While the way the information could be used depends on a company's business model, Oh said, many traditional hardware- or software-only companies are beginning to crossover into Web development as well.

"Particularly as a provider of hosting, we don't know what people are hosting on their servers," Oh said. "If their [software] hasn't be updated and is vulnerable, ... it's hard for us to know that information."

Another way Google's security tracking could be applied to vendors is by making sure clients don't end up listed as a suspicious site, Oh said.

"As more of an IT provider, you can make sure your clients aren't showing up on these lists," Oh said. "All of that is obviously a really good thing."

NEXT: How Much Helpful Data Can Google's Report Glean?

David Hoff, co-founder and CTO of Cloud Sherpas, a cloud services brokerage based in Boston, said he doesn't see solution providers using Google's security data as specific input and that the amount of "actionable information" they'll be able to glean from the reports will be limited.

"Because the data is so abstracted, it's not giving specific information," Hoff said. "It's like having an element of the weather forecast, like the humidity for the day. Does that change your advertising campaign or direction? It definitely has the potential, [but] I don't know if it's going to."

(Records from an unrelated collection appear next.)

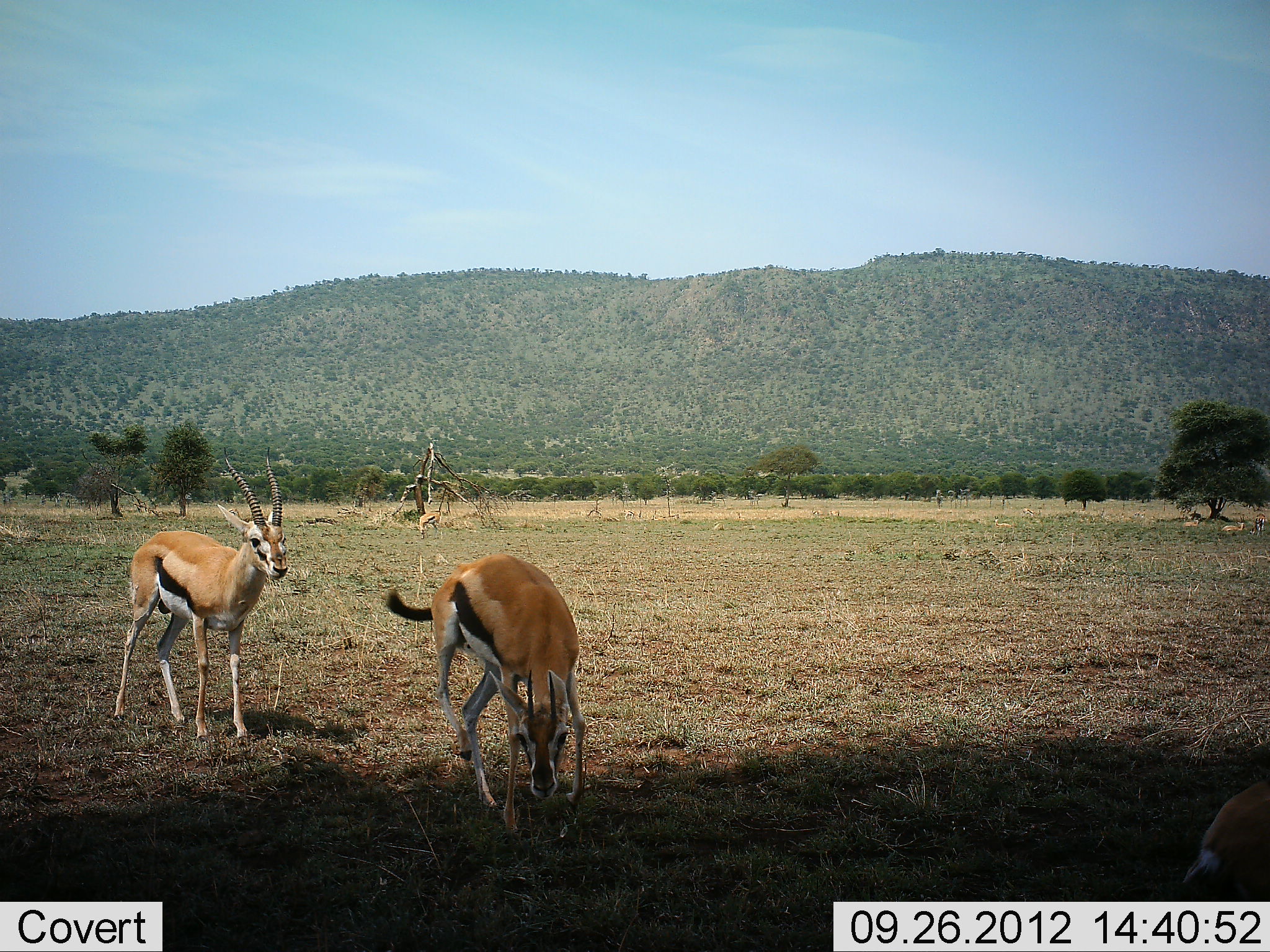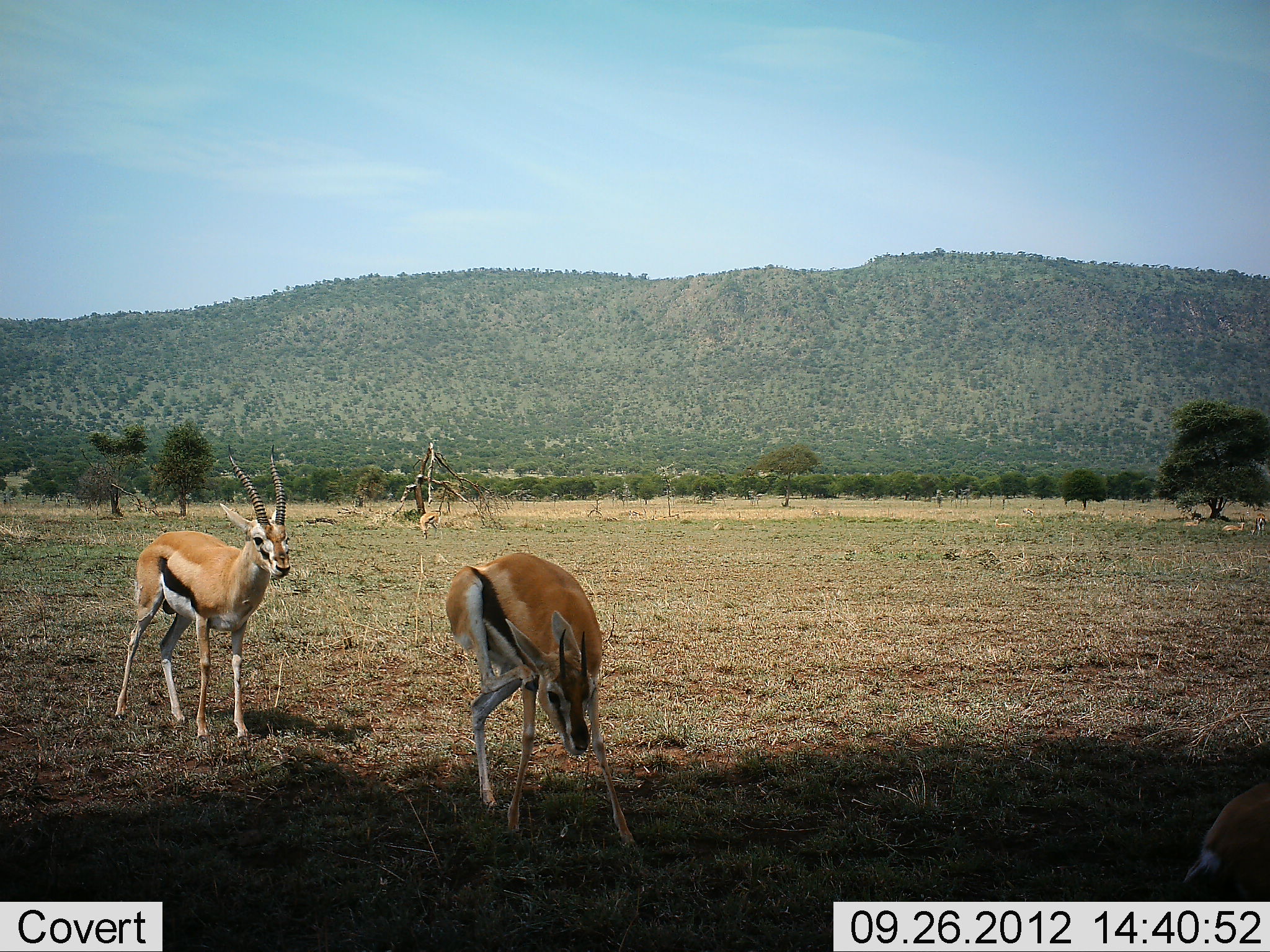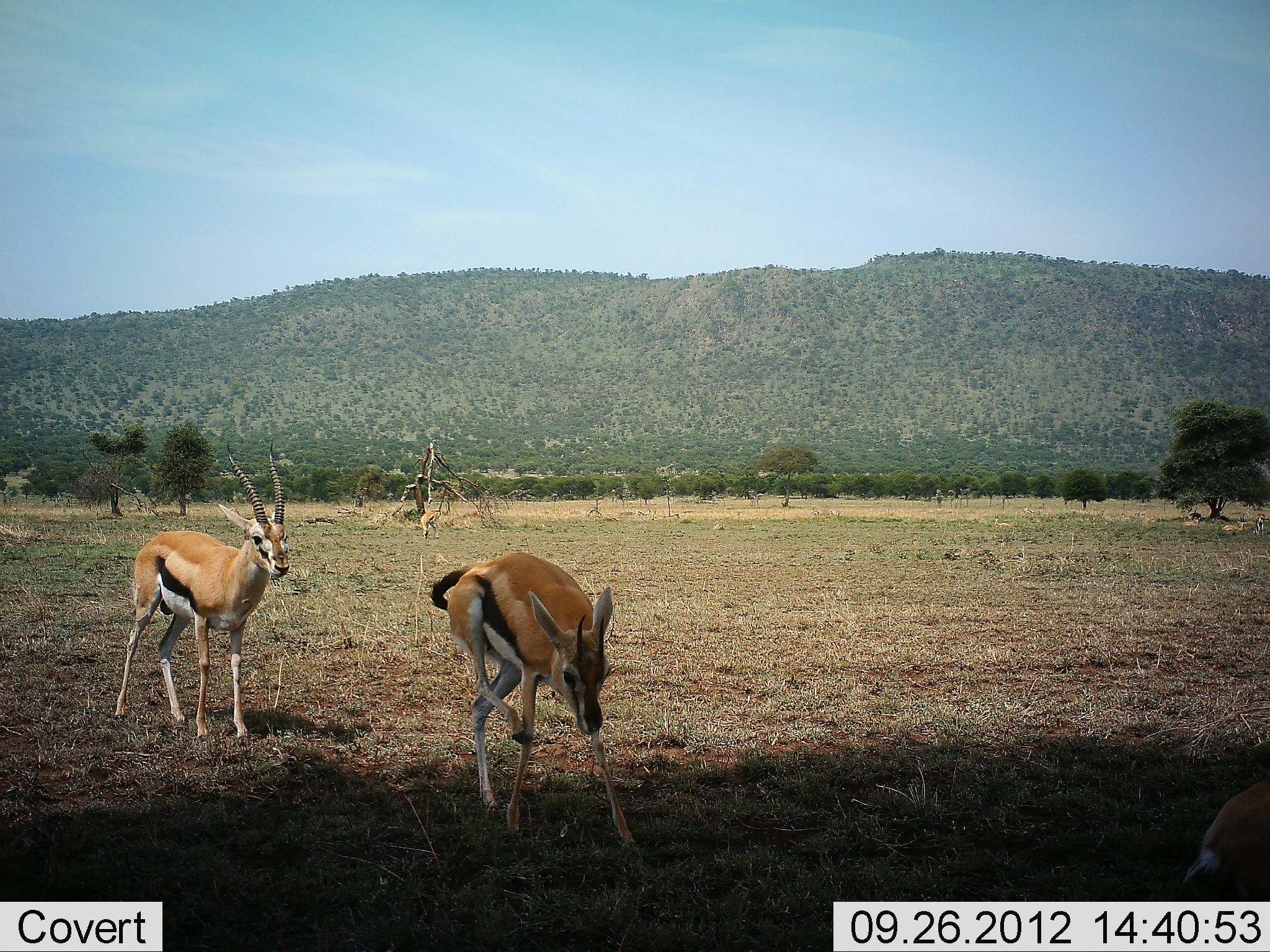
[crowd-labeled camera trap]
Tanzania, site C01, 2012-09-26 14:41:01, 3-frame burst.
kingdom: Animalia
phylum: Chordata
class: Mammalia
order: Artiodactyla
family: Bovidae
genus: Eudorcas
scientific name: Eudorcas thomsonii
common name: thomson's gazelle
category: gazellethomsons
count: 3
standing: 100%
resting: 20%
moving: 30%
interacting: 0%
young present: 0%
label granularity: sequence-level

While Hoff described Google's data as more "anecdotal support" and that he wouldn't look to it to identify finite pieces of information, he did say that it might be useful for identifying "macro-trends."

According to the data in Google's new Safe Browsing section of its report, the company sent out over 63 million warnings to users about websites "identified as unsafe" last July -- which dipped down to a low of 8.6 million in March 2013, before skyrocketing again to over 88 million in mid-June.

"In the last month or so there have been some pretty massive attacks," Hoff said. "When you look at the graph and you see the massive spike in June; that's a significant thing that a.) organizations should be aware of and b.) investing in tools to prevent."